Market opportunities:
Increase in ADR
The significant pent-up demand for travel has resulted in remarkable growth in ADR by the end of December 2022, surpassing pre-pandemic rates in all major markets. Nationally, ADR has increased by 24% over the year, reaching $228, which is 23% higher than the rates observed in 2019. Additionally, occupancy levels are only 10% lower than pre-pandemic levels, currently standing at 65%. This indicates a strong recovery in the hospitality industry, with both ADR and occupancy trending positively and approaching, or even surpassing, the levels seen before the pandemic. Increased top line performance significantly assists the ability for the industry to provide Developers with more compelling cashflows to support the increasing pressures on hotel developments.
Office sector conversion opportunities
One of the permanent changes post-pandemic, has been a shift in the level of permanent employer/employee arrangements for working remotely.
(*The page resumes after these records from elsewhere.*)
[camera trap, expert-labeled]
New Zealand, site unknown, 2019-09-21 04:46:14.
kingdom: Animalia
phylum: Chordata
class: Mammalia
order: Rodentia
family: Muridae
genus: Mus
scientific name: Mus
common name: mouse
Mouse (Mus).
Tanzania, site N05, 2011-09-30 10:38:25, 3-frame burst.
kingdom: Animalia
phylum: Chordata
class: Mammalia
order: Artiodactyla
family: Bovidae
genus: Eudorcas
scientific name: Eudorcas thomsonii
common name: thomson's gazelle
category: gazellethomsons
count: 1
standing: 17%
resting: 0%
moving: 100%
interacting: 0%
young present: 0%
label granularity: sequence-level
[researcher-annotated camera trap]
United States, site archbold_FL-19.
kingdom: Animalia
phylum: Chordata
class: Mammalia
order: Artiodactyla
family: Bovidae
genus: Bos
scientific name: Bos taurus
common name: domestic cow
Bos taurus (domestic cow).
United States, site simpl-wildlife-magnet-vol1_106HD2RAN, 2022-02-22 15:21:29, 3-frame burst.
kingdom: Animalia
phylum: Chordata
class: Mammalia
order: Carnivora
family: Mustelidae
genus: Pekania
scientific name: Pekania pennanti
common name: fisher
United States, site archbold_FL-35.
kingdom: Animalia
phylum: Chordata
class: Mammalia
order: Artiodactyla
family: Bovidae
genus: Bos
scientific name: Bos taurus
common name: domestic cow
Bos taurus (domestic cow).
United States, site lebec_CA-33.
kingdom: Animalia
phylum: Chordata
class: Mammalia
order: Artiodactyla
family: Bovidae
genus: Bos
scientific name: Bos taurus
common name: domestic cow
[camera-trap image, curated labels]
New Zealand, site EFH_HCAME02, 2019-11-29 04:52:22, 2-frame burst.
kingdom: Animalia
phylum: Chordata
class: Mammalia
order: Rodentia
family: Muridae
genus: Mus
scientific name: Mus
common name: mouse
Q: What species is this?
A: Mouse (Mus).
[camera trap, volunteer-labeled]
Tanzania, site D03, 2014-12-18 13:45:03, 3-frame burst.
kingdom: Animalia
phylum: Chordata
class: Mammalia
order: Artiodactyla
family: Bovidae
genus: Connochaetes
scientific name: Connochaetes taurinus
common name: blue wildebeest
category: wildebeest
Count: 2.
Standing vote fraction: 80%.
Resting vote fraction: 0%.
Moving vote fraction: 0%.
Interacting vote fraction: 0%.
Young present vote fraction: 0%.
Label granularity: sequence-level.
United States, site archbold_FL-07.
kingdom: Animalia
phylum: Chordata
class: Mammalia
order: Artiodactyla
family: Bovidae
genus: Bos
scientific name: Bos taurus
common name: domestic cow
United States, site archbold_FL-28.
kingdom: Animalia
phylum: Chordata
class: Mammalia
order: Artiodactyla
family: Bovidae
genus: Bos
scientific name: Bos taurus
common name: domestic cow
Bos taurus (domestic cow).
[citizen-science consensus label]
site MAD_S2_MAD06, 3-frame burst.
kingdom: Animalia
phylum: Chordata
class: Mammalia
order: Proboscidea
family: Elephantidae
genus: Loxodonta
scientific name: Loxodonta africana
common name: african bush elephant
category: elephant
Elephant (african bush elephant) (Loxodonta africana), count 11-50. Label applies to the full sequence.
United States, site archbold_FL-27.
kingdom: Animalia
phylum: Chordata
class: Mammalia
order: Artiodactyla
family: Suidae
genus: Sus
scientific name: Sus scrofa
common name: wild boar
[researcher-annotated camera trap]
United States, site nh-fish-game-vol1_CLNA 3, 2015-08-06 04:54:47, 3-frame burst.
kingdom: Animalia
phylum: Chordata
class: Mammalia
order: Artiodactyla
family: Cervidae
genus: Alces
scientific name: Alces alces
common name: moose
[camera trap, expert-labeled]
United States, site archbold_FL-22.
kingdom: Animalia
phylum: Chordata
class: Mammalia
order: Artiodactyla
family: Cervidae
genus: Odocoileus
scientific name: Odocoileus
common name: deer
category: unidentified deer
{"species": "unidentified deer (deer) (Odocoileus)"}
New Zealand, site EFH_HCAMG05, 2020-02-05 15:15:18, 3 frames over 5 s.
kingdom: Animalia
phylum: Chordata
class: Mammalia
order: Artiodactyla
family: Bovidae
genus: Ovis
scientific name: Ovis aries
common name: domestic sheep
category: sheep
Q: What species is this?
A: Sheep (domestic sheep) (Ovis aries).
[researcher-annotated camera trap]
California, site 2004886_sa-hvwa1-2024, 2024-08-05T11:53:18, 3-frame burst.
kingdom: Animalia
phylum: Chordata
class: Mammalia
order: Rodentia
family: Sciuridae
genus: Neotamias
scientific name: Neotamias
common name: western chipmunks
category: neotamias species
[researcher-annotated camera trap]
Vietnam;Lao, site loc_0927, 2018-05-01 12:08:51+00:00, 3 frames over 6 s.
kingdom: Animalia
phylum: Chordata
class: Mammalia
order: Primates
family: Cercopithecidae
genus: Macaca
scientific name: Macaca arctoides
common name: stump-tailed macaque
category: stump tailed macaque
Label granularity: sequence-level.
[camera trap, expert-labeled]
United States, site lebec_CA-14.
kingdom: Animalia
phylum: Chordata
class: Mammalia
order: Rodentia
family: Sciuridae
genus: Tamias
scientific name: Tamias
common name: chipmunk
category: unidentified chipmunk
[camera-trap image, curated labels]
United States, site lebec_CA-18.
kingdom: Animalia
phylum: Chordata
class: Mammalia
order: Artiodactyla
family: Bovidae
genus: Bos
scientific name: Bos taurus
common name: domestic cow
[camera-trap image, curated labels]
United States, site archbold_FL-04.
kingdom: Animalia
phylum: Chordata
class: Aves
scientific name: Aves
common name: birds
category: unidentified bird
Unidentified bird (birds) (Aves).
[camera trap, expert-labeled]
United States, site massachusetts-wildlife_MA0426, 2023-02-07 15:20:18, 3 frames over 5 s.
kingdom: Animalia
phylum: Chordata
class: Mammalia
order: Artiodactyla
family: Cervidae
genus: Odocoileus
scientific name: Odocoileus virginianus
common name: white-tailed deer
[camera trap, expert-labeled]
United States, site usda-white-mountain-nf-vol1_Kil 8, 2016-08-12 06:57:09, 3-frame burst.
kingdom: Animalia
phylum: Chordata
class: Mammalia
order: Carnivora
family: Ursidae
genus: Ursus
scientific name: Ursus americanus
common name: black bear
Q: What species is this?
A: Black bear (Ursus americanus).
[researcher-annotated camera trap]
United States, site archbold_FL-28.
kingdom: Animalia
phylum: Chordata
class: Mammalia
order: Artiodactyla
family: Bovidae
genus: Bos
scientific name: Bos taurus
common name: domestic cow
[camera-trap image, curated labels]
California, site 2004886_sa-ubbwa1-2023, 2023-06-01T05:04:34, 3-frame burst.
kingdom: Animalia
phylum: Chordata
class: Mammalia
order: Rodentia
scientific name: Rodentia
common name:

As a result, the national office vacancy rate has steadily increased, as the supply of space, much of it baked in through new development, has outpaced demand. This has created pressure on B grade buildings which have struggled to compete against newly constructed A-grade office buildings with modern end of trip facilities and tenant amenities. This has, in turn, created enormous opportunity for hotel conversion. With owners considering the significant capex and lease incentive requirements to compete with A-grade buildings, hotel operators with a proven track record and a guaranteed long-term lease structure, are becoming an increasingly compelling proposition for office asset owners.
Recent openings/performance
Overall, the Veriu Group has enjoyed a strong 12 months, with the continued expansion of its apartment hotel accommodation model nationally. Since 2020, it’s opened and added seven new hotels to its portfolio, representing network growth of 50% in four years, and an increase in inventory of 80%, taking the number of rooms operated by the Group from 759 to over 1300 nationally. (figures as of August 2023)
June alone saw the opening of its second Victorian Veriu property – Veriu Collingwood, as well as the new Punthill Parramatta, which will serve as a further springboard to its strategy for growth in the NSW market under both its Punthill and Veriu brands. This follows on from the recent opening of Punthill Norwest, as well as the commencement of construction earlier this year on several greenfield sites including Punthill Maitland in regional NSW, Punthill Sunshine and Punthill Liverpool. Additionally, four to six more hotels are in the including Punthill Ryde.
Key to the Group’s success has been its unique long-term lease model which has continued to prove a really attractive option for developers who are looking for certainty of income and ability to finance large scale developments more easily in the current market.